Work request
From the material below, retype exactly the lines that begin at the line with "All Saints Cari Sweatshirt" and end after the line with "Gorge View - A"; pictures stay out of the copy.

============================================================

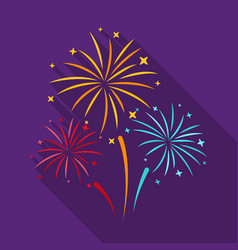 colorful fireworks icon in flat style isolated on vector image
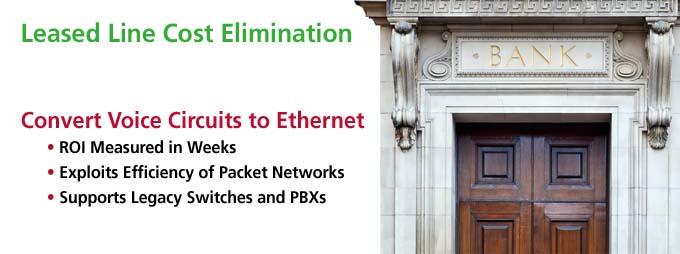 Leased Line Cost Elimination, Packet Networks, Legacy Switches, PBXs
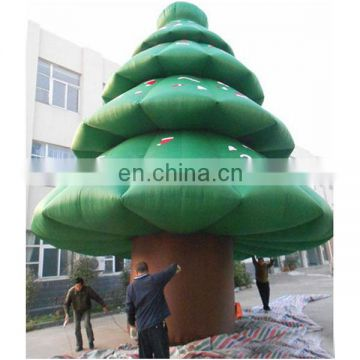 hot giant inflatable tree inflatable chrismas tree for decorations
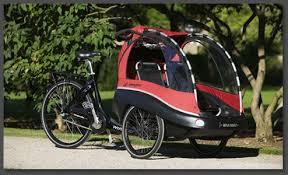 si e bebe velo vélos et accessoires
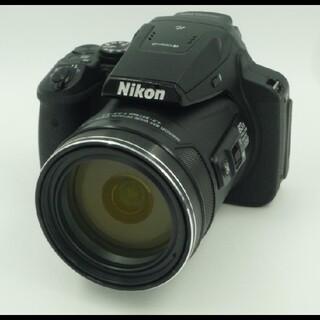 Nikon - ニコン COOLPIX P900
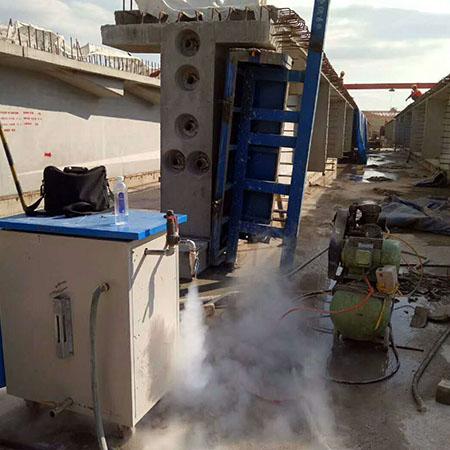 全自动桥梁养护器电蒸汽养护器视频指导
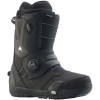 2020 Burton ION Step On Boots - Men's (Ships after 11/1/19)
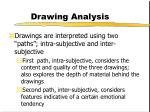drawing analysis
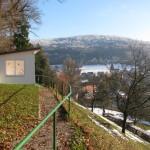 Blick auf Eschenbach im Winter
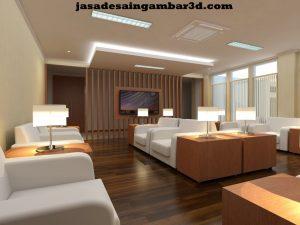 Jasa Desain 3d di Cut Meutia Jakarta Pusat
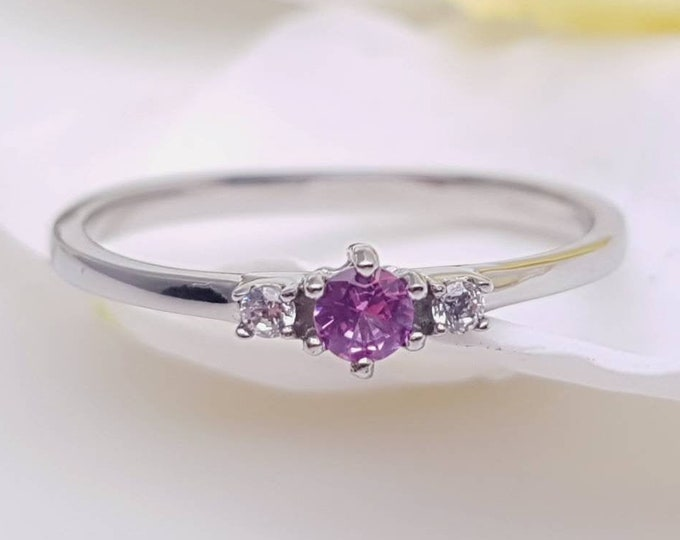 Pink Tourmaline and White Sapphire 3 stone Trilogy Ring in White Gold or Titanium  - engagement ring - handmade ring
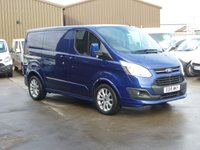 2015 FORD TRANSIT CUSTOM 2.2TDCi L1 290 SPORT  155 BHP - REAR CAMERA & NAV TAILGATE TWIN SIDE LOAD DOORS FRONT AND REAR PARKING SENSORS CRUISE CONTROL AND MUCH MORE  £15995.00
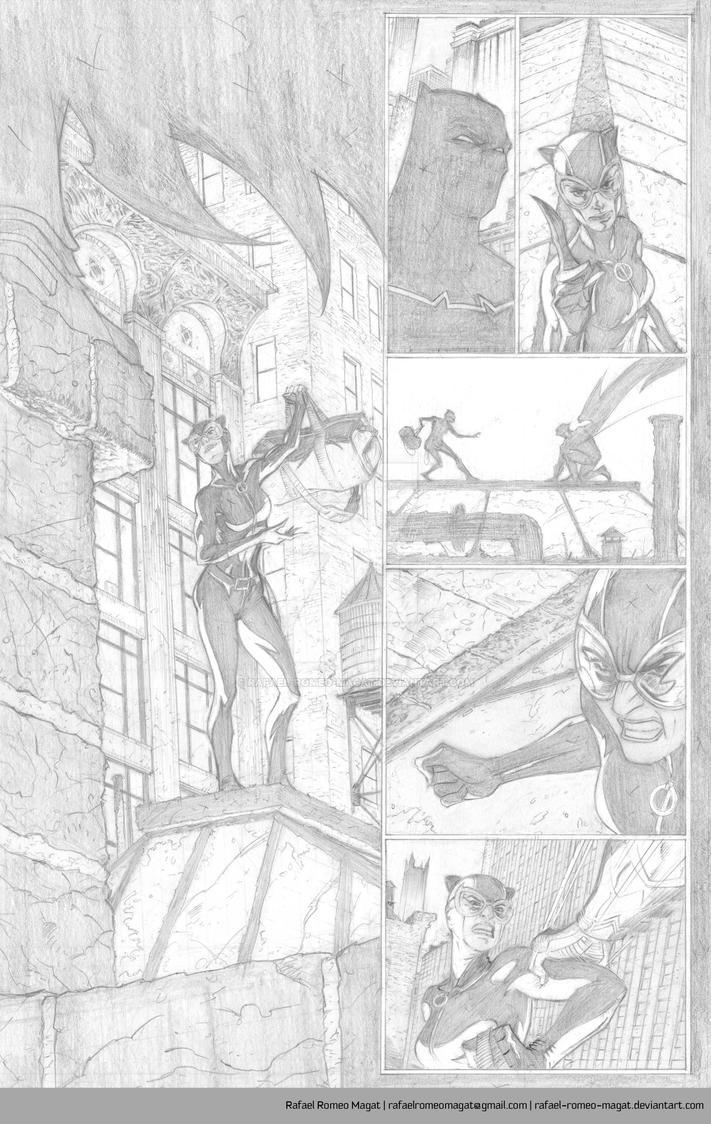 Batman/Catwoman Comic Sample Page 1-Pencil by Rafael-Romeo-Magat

============================================================

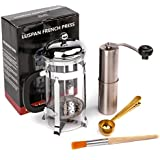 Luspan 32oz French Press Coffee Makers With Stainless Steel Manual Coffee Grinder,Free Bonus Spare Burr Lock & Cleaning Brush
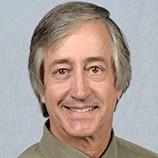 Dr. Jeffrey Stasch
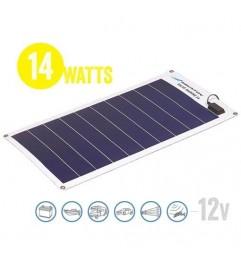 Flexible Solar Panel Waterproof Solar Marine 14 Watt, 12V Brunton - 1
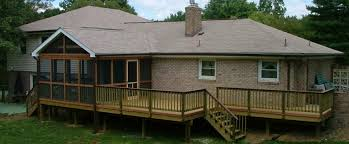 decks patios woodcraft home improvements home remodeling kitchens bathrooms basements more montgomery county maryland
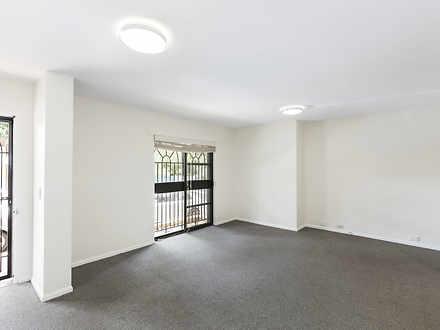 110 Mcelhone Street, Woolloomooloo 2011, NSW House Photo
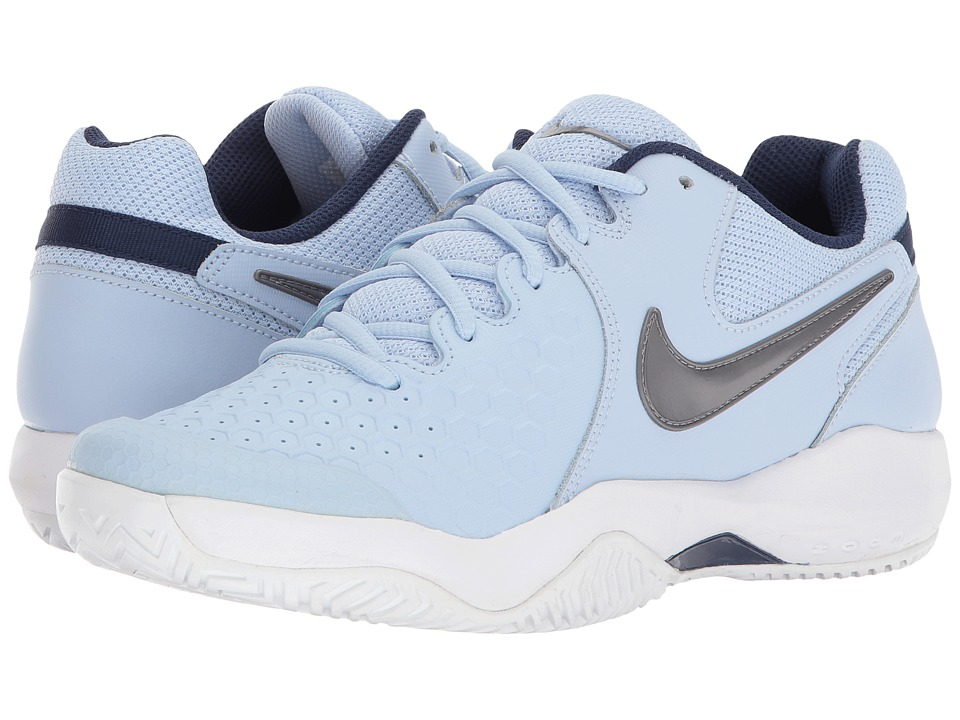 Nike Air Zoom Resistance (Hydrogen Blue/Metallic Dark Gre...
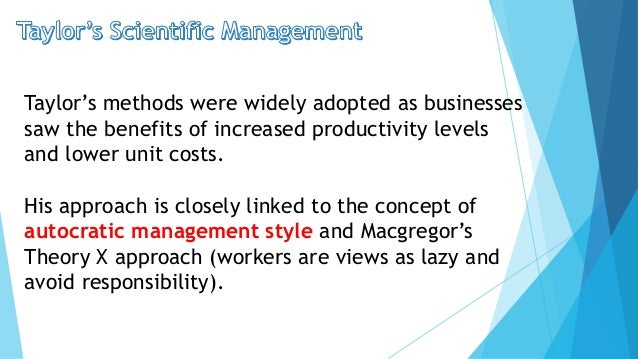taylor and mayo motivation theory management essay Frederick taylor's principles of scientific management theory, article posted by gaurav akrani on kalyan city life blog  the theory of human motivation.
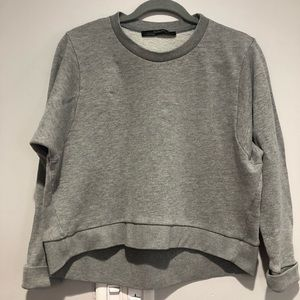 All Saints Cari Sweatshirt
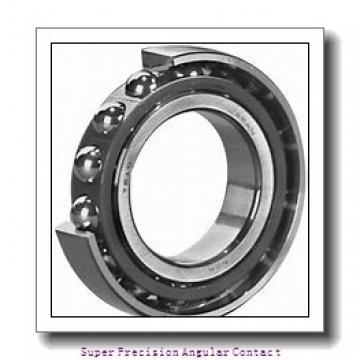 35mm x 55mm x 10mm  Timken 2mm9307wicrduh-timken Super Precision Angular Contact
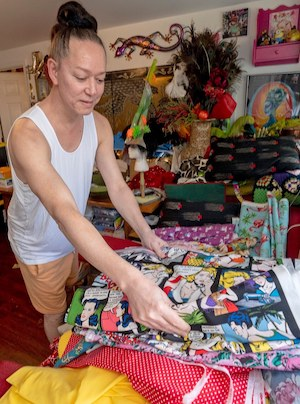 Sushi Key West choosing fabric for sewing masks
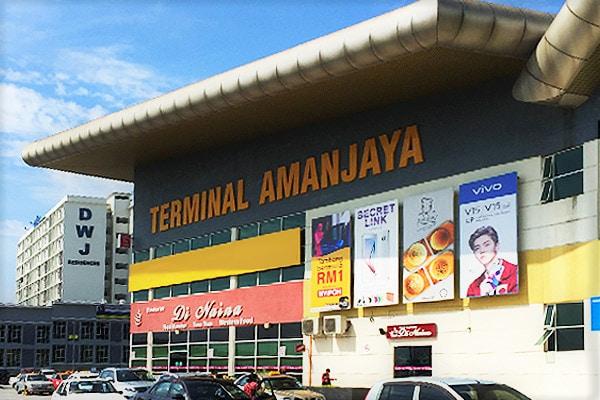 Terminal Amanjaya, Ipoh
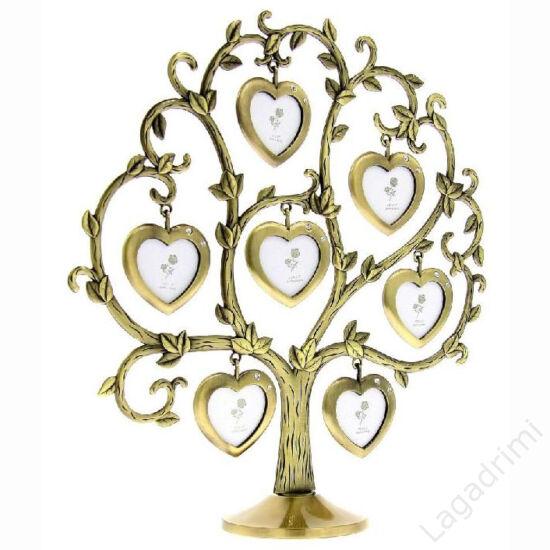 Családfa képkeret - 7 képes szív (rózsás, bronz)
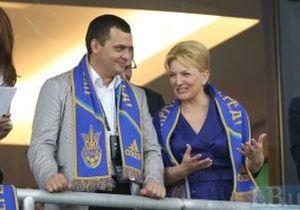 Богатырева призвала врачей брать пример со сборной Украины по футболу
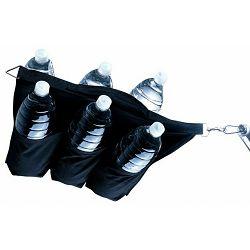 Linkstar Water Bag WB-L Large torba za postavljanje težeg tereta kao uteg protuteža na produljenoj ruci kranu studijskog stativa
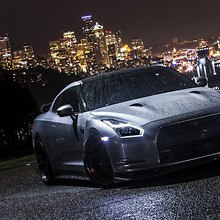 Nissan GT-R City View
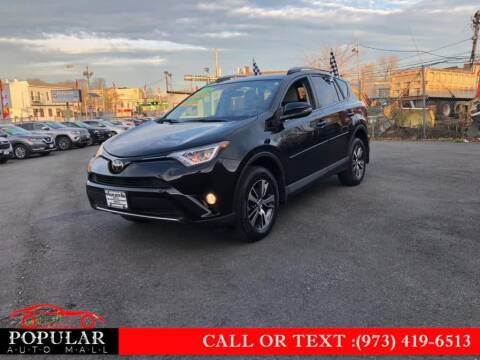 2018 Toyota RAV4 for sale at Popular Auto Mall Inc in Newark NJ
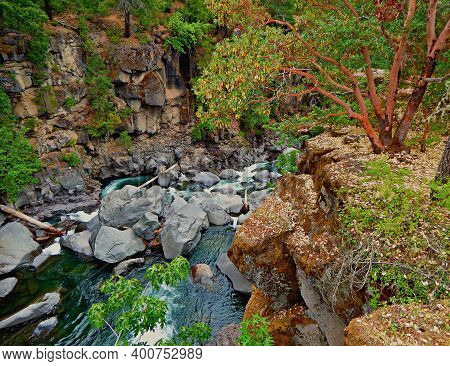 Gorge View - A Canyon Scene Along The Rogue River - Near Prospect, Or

============================================================

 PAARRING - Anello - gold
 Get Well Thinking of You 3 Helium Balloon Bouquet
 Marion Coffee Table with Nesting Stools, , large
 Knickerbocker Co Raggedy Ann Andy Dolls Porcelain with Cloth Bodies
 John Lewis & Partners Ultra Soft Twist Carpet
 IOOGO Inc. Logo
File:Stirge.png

============================================================

Response
 All Saints Cari Sweatshirt
 35mm x 55mm x 10mm  Timken 2mm9307wicrduh-timken Super Precision Angular Contact
 Sushi Key West choosing fabric for sewing masks
 Terminal Amanjaya, Ipoh
 Családfa képkeret - 7 képes szív (rózsás, bronz)
 Богатырева призвала врачей брать пример со сборной Украины по футболу
 Linkstar Water Bag WB-L Large torba za postavljanje težeg tereta kao uteg protuteža na produljenoj ruci kranu studijskog stativa
 Nissan GT-R City View
 2018 Toyota RAV4 for sale at Popular Auto Mall Inc in Newark NJ
 Gorge View - A Canyon Scene Along The Rogue River - Near Prospect, Or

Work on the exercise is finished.